Midway Arena
- Interactive map of Midway Arena
- Location: San Diego, California
- Coordinates: 32°45′14.7″N 117°12′31.3″W﻿ / ﻿32.754083°N 117.208694°W
- Owner: TBD
- Capacity: 16,000 (expandable to 19,000)

Construction
- Cost: TBD
- Architect: Safdie Rabines Architects

Tenant
- TBD

= Midway Arena =

Proposed indoor arena in San Diego

Midway Arena is a proposed indoor arena to be constructed in San Diego, California, intended to replace the 1960s-era Pechanga Arena. The development proposal includes the 16,000-seat arena, housing units, a multi-acre urban park, and a mixed-use entertainment, arts, and cultural district.

==History==
In 2020, the City of San Diego proposed redeveloping the Midway-area sports arena site, a 49 acre parcel. Four developers submitted bids and two were chosen to continue the process, with the winning bid belonging to Brookfield Properties. Plans were halted 10 months later when a state agency claimed the city was not in a position to dispose of the land and had not complied with state regulations.
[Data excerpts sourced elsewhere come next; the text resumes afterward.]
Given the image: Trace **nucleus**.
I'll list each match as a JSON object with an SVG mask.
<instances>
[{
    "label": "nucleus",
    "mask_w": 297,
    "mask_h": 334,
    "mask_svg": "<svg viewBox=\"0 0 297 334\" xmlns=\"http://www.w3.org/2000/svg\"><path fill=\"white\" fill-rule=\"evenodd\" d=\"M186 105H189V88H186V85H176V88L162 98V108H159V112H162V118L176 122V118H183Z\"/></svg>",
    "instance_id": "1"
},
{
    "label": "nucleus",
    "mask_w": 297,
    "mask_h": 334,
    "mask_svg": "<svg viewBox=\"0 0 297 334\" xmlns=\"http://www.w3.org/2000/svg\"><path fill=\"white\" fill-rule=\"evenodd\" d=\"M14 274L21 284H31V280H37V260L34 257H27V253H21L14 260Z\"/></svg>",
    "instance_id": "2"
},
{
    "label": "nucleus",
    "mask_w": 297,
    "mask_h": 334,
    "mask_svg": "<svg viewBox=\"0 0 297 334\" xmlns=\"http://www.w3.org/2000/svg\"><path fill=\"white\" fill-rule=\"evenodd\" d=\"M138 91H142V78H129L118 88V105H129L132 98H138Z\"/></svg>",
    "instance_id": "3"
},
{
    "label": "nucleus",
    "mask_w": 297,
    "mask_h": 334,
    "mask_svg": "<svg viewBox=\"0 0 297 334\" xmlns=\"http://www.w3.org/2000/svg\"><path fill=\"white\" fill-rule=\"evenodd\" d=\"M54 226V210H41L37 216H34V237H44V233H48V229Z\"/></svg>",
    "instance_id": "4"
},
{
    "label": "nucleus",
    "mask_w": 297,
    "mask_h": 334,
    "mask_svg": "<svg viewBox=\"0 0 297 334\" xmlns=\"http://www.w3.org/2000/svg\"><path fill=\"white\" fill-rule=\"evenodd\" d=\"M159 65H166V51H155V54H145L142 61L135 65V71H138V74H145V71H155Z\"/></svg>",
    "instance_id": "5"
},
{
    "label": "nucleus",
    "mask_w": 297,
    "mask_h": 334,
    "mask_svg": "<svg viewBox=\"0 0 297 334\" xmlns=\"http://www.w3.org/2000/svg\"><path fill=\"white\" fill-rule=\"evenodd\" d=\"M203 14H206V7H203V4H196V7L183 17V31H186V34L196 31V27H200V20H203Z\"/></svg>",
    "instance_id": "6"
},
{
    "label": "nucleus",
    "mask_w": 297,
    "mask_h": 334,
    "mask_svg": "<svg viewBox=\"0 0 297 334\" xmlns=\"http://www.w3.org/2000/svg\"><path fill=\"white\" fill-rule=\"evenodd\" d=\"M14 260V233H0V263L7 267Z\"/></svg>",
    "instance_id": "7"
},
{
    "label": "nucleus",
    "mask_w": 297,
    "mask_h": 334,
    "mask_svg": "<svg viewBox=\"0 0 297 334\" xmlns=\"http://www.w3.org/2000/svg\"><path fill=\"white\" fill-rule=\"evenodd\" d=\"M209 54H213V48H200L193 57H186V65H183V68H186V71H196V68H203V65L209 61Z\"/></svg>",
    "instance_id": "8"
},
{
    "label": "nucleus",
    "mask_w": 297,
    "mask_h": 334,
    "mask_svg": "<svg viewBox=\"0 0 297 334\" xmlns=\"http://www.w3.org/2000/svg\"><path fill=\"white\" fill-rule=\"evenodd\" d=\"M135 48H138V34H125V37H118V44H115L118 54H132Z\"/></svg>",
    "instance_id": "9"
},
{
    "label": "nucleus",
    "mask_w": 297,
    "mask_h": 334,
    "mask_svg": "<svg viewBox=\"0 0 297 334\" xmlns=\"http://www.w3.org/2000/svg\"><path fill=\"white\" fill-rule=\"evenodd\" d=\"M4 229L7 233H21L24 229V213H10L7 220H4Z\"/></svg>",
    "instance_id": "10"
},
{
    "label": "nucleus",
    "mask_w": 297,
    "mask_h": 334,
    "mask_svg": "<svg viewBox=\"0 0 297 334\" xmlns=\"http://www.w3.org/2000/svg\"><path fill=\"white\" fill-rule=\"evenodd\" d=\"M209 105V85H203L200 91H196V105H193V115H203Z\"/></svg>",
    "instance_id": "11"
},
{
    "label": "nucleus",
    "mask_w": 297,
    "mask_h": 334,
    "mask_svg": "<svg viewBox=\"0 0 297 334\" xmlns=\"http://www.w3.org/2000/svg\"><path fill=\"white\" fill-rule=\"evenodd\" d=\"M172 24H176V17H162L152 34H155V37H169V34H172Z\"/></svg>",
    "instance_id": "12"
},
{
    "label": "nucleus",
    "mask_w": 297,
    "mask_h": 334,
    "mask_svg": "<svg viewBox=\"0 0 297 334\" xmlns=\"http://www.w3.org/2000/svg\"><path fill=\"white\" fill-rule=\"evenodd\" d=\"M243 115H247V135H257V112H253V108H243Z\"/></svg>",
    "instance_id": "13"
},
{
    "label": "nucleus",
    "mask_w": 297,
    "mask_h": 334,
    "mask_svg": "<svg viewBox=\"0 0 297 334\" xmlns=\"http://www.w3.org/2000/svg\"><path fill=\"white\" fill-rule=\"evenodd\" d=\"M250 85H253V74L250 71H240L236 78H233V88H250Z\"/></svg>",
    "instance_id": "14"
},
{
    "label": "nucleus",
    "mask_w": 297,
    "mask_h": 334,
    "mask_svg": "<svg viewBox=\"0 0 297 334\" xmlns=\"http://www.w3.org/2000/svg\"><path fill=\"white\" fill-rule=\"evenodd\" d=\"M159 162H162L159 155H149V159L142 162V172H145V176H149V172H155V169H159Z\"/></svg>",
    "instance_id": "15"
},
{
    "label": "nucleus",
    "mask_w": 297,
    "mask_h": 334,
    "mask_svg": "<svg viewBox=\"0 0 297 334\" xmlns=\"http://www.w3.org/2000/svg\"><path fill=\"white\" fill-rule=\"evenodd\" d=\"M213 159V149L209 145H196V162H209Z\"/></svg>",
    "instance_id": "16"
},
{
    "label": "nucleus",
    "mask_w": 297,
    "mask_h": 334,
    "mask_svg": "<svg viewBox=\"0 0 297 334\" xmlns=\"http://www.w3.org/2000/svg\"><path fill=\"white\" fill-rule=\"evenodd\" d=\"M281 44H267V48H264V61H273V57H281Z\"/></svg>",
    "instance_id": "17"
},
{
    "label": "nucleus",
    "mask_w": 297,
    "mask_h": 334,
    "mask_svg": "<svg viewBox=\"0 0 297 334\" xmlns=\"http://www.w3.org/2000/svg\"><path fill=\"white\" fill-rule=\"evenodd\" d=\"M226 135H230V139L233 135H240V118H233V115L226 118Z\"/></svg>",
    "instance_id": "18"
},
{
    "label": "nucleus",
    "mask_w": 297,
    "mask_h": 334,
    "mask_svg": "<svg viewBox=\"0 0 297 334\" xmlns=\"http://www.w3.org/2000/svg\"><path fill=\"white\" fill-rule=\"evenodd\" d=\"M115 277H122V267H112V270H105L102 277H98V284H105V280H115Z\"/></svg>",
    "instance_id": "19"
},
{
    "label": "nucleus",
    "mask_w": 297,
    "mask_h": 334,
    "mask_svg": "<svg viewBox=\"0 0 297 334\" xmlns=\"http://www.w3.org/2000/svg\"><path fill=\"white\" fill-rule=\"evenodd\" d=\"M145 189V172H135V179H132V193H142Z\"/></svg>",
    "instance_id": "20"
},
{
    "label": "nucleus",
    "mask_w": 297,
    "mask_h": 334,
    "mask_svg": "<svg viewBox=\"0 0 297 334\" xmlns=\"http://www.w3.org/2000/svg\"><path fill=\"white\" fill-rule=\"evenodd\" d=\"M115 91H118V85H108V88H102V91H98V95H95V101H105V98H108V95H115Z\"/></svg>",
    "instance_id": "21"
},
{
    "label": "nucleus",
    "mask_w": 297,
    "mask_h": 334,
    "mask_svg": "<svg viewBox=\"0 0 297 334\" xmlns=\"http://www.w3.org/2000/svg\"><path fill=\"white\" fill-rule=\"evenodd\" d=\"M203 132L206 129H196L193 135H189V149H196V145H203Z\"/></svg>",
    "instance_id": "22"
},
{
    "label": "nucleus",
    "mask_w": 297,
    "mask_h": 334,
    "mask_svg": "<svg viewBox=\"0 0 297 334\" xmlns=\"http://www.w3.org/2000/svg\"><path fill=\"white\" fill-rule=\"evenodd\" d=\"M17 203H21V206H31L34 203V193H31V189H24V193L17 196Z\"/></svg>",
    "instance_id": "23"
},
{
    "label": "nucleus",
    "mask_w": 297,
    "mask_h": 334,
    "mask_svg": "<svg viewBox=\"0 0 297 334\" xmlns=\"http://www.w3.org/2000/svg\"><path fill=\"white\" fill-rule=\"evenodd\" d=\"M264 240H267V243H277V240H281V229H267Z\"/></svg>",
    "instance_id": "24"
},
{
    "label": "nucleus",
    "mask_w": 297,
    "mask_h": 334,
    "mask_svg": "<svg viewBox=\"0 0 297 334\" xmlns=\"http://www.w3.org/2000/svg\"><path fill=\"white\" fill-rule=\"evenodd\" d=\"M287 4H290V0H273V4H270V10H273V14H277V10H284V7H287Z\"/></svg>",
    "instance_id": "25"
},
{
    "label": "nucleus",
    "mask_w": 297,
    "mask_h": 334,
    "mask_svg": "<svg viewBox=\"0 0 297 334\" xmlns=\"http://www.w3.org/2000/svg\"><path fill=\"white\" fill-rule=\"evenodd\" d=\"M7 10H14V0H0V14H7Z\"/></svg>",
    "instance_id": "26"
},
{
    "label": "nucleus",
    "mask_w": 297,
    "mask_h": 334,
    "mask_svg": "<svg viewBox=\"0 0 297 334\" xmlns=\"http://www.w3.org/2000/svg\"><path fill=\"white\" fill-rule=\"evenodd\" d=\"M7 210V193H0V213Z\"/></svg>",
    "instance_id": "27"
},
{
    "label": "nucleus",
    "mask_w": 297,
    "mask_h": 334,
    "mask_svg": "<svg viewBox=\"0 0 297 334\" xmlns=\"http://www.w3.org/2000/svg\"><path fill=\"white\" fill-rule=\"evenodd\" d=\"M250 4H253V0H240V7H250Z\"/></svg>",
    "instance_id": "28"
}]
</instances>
San Diego restarted the application process in 2021 in accordance with state regulations. Seven applications were received, with five chosen to continue the application process, then further narrowed down to three. In 2022, the city chose the development team Midway Rising to redevelop the site. Midway Rising had a two-year window with San Diego to come to terms with the city; however, the mayor was also able to extend the agreement for two one-year terms. Both parties could also walk away from the deal at any time.

On June 12, 2023, businessman Stan Kroenke, owner of multiple teams of the major professional sports leagues, joined Midway Rising as its majority investor.